Start of Extracted text

You’re Better Than Me: A Memoir

  • By Bonnie McFarlane
  • Anthony Bourdain/Ecco
  • 288 pp.
  • Reviewed by Adele Levine
  • March 30, 2016

A comedian recalls her early days with charming honesty and laugh-out-loud-funny insights

You’re Better Than Me: A Memoir

Anthony Bourdain writes in the foreword of Bonnie McFarlane’s new memoir: “Some people have a unique voice — a special way of looking at the world, seeing it, describing it. Others have a story.”

Bonnie McFarlane has both. Her book, You’re Better Than Me, is a captivating read about her unusual upbringing in a Canadian farming family (no running water or television) and her sudden decision to become a comedian.

As an author, McFarlane is brash, charming, and, yes, funny — I was laughing throughout this book. Her early career was a whirlwind of rapid success and stunning public failures and, to that extent, sections of this memoir read like a fast-paced thriller.

End of Extracted text

_What you should do_
Copy out the book review above word for word, keeping every line as it appears.

Start of Data provided

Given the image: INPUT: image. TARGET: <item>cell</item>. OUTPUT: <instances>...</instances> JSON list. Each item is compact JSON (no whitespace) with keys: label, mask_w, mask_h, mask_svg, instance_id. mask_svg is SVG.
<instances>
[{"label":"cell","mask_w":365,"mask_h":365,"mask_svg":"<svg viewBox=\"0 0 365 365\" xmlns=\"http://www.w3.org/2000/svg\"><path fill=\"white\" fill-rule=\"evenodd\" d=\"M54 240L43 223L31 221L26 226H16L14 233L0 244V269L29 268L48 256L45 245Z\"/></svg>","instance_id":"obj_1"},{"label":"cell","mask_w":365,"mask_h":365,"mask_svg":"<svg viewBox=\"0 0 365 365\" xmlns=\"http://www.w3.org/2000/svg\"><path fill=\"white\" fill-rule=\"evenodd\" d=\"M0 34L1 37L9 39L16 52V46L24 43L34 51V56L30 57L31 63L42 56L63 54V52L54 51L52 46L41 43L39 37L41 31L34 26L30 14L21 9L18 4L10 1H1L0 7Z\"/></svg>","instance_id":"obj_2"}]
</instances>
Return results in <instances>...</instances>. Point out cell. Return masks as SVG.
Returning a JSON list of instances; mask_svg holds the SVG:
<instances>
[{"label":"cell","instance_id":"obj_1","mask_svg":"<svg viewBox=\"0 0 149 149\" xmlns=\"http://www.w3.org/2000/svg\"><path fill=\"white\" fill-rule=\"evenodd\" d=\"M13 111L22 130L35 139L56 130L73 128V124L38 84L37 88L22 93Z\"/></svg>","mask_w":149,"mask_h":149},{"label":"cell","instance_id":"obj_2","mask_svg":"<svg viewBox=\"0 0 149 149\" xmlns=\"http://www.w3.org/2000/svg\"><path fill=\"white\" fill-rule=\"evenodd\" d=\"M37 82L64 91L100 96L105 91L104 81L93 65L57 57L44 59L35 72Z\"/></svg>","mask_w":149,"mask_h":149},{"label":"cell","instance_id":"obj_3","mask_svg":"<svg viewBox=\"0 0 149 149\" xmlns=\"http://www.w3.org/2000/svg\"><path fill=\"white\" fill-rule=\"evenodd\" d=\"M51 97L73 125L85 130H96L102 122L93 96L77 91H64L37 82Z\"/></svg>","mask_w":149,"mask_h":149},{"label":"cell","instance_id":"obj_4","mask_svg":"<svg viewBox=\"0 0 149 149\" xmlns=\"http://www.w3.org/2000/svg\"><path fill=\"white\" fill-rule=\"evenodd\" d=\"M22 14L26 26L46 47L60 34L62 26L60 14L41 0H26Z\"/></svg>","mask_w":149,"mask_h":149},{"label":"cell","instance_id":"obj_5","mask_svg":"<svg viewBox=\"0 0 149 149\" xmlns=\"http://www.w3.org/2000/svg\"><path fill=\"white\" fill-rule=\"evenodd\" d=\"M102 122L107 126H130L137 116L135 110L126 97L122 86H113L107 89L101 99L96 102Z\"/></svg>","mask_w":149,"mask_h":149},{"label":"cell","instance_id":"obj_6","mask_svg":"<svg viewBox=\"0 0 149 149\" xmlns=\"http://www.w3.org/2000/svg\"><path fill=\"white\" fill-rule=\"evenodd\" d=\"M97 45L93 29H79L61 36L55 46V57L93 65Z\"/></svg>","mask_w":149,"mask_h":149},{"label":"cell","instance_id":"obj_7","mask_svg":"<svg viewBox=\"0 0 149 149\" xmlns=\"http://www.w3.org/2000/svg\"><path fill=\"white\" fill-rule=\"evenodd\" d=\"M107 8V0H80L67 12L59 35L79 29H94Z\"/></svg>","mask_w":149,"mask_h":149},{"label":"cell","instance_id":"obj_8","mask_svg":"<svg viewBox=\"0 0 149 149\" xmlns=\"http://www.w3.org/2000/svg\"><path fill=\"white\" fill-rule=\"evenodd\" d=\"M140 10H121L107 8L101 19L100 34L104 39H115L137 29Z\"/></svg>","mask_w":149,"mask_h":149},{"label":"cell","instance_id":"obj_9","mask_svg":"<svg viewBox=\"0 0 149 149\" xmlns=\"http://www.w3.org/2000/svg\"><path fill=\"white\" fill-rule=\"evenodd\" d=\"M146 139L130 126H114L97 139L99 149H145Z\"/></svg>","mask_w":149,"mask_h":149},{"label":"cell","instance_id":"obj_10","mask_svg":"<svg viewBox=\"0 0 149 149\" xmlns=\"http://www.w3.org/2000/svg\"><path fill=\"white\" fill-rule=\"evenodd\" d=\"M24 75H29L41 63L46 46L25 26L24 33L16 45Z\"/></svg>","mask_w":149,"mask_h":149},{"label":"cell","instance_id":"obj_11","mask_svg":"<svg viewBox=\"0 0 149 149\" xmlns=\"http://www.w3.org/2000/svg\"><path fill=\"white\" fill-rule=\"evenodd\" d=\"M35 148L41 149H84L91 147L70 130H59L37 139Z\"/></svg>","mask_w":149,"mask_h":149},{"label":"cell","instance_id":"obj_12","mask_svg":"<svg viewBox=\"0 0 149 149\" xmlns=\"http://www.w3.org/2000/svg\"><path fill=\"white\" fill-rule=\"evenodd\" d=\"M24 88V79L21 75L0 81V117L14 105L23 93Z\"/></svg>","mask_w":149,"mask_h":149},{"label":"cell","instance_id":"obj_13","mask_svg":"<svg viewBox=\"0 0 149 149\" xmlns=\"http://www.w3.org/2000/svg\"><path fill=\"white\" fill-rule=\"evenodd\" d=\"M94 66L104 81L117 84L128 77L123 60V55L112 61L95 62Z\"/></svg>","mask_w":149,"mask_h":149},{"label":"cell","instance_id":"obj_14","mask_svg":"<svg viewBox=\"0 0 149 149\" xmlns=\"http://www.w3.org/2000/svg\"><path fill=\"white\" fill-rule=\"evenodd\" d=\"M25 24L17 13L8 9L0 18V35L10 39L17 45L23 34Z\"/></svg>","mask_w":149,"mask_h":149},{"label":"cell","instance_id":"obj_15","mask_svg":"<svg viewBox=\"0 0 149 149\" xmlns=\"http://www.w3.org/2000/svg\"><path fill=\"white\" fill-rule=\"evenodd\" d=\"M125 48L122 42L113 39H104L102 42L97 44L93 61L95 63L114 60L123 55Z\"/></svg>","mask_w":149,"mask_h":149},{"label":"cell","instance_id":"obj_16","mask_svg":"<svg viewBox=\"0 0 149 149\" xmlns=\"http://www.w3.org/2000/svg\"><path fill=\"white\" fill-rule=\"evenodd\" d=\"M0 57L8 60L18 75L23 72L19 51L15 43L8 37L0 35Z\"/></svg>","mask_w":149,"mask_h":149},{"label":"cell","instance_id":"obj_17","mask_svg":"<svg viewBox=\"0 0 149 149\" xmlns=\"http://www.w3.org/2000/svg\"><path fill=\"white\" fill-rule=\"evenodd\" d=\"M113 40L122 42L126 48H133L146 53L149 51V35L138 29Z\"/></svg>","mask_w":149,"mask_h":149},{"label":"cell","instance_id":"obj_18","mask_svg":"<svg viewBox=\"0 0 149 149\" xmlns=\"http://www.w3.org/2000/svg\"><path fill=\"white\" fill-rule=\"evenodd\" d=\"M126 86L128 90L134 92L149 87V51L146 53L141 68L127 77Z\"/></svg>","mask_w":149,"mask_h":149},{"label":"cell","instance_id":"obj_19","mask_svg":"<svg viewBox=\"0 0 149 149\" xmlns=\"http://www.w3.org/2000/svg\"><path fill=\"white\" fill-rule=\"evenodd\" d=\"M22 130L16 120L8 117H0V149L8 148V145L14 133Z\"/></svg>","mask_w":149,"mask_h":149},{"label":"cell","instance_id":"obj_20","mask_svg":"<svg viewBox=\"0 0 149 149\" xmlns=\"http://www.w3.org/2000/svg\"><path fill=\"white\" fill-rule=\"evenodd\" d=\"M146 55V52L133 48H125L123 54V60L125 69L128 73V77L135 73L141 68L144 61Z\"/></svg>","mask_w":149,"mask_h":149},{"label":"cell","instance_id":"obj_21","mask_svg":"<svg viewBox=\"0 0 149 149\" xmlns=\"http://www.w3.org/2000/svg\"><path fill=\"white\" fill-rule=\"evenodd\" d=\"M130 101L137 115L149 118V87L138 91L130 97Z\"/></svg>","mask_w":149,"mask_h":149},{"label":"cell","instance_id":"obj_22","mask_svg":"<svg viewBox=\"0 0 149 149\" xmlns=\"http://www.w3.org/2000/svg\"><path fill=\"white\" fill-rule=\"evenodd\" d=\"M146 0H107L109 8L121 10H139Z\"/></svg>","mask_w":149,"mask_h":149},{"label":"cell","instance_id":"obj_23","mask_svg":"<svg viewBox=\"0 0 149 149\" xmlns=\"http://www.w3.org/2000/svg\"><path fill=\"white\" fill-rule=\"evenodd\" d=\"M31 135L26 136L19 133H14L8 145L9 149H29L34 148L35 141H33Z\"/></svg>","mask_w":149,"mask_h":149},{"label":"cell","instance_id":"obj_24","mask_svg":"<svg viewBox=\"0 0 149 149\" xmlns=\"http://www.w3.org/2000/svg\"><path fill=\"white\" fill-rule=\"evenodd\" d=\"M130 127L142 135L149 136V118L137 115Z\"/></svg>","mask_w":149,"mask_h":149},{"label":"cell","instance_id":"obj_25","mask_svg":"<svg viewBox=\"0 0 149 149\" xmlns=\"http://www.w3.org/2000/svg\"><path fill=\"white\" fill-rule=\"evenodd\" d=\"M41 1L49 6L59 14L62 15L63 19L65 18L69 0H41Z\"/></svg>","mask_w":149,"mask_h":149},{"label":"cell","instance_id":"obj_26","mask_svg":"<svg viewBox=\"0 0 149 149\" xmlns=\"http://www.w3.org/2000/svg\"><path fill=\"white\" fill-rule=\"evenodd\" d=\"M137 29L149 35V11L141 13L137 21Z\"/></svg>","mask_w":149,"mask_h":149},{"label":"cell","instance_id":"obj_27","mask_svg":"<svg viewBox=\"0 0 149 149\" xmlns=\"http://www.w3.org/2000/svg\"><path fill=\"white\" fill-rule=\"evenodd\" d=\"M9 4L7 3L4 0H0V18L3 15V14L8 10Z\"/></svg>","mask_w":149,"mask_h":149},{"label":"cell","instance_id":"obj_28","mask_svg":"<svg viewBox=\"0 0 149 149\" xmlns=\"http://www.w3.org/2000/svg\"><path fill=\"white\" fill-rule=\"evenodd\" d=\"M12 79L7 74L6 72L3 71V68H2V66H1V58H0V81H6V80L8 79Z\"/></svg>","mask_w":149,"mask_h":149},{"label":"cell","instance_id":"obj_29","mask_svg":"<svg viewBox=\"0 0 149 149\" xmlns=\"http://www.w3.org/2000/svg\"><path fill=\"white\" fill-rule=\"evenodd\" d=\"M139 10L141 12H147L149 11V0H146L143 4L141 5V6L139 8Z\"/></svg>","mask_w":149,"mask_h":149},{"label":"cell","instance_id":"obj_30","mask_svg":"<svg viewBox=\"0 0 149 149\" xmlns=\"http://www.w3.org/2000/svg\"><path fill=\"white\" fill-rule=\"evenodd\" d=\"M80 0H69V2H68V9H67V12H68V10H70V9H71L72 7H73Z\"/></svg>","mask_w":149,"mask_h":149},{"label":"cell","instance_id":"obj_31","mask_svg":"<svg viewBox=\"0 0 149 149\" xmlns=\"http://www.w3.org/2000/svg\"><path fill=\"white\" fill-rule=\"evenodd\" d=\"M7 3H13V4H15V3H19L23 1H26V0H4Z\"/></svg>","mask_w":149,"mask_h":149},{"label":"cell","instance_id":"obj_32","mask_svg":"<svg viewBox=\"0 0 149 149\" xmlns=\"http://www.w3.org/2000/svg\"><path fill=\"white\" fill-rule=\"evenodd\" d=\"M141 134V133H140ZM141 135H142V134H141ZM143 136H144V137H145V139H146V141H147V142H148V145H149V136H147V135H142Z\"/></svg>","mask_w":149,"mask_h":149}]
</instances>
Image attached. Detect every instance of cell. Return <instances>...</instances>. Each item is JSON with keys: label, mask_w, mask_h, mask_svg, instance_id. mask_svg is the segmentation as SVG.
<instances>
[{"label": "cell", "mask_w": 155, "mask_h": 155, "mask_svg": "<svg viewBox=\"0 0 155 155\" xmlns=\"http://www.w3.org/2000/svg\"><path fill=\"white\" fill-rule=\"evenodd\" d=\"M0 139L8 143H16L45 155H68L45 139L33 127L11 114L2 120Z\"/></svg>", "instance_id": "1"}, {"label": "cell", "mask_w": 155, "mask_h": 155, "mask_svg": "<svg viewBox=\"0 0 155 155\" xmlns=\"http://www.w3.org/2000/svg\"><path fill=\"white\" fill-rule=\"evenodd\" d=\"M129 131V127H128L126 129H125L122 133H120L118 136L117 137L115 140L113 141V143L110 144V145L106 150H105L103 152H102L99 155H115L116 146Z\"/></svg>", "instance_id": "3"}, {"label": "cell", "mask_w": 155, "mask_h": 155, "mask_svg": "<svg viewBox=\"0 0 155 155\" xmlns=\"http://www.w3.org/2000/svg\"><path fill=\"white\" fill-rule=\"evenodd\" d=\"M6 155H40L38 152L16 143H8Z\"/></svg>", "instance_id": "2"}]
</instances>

End of Data provided

_Solution to this exercise_
You’re Better Than Me: A Memoir

  • By Bonnie McFarlane
  • Anthony Bourdain/Ecco
  • 288 pp.
  • Reviewed by Adele Levine
  • March 30, 2016

A comedian recalls her early days with charming honesty and laugh-out-loud-funny insights

You’re Better Than Me: A Memoir

Anthony Bourdain writes in the foreword of Bonnie McFarlane’s new memoir: “Some people have a unique voice — a special way of looking at the world, seeing it, describing it. Others have a story.”

Bonnie McFarlane has both. Her book, You’re Better Than Me, is a captivating read about her unusual upbringing in a Canadian farming family (no running water or television) and her sudden decision to become a comedian.

As an author, McFarlane is brash, charming, and, yes, funny — I was laughing throughout this book. Her early career was a whirlwind of rapid success and stunning public failures and, to that extent, sections of this memoir read like a fast-paced thriller.